Guida sicuro verso casa mia e io non riesco ad aggiungere altro, ancora troppo imbarazzata per aver perso il controllo.

Quando arriviamo, Andrew spegne inaspettatamente l'auto.
<<Io...>>, inizia a dire indeciso, un tono che non gli si addice, <<non sono particolarmente abile a rendermi simpatico alle persone>>.
<<Perché non ti applichi, ma ora stai recuperando>>, rispondo scherzosamente facendolo sorridere per una frazione di secondo.
<<È vero, non mi è mai interessato. E so di non essere stato particolarmente galante nei tuoi confronti, ma...>>.
Si interrompe per un istante quando vede le luci di una macchina parcheggiare dietro a noi.
<<Sono certo di doverti delle scuse. Sei una persona estremamente interessante. Imprevedibile, oserei dire. Forse un po' folle, ma interessante. E so perfettamente che questo è un momento inadeguato per dirtelo, considerata la serata>>, conclude lasciandomi senza parole per un brevissimo istante. 

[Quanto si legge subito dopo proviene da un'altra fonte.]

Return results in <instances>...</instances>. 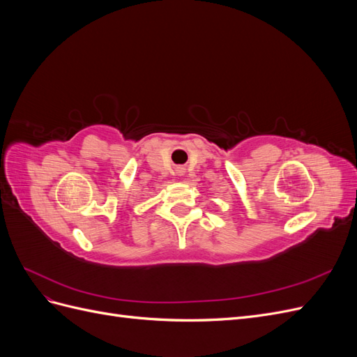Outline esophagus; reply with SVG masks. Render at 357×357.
Returning <instances> with one entry per match:
<instances>
[{"label":"esophagus","instance_id":"34e87169","mask_svg":"<svg viewBox=\"0 0 357 357\" xmlns=\"http://www.w3.org/2000/svg\"><path fill=\"white\" fill-rule=\"evenodd\" d=\"M178 174H183V169H178Z\"/></svg>","mask_w":357,"mask_h":357}]
</instances>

Mi sfugge involontariamente un sorriso.

 <<Forse anch'io ti devo delle scuse>>. E forse, non posso più tenermi dentro la mia cotta malsana. Dovrei condividere con lui la storia dei pipistrelli che svolazzano nel mio stomaco. <<Forse, e dico forse, tu mi...>>- 

Dei colpi al finestrino mi fanno sobbalzare e le parole mi muoiono in gola. Lorenzo ed Isa ci guardano sorridenti e ci salutano.
<<Fantastico, ora dovremo dare delle spiegazioni prima che si facciano idee sbagliate>>, dice a bassa voce.
Idee sbagliate. Forse quando ha detto che sono interessante intendeva dire come caso clinico da studiare e non come persona da frequentare. Per fortuna Isa è arrivata al momento giusto, altrimenti avrei spifferato tutto sulla mia cotta in una serata già abbastanza emozionante. 

Non mi sono mai sentita tanto confusa come questa sera.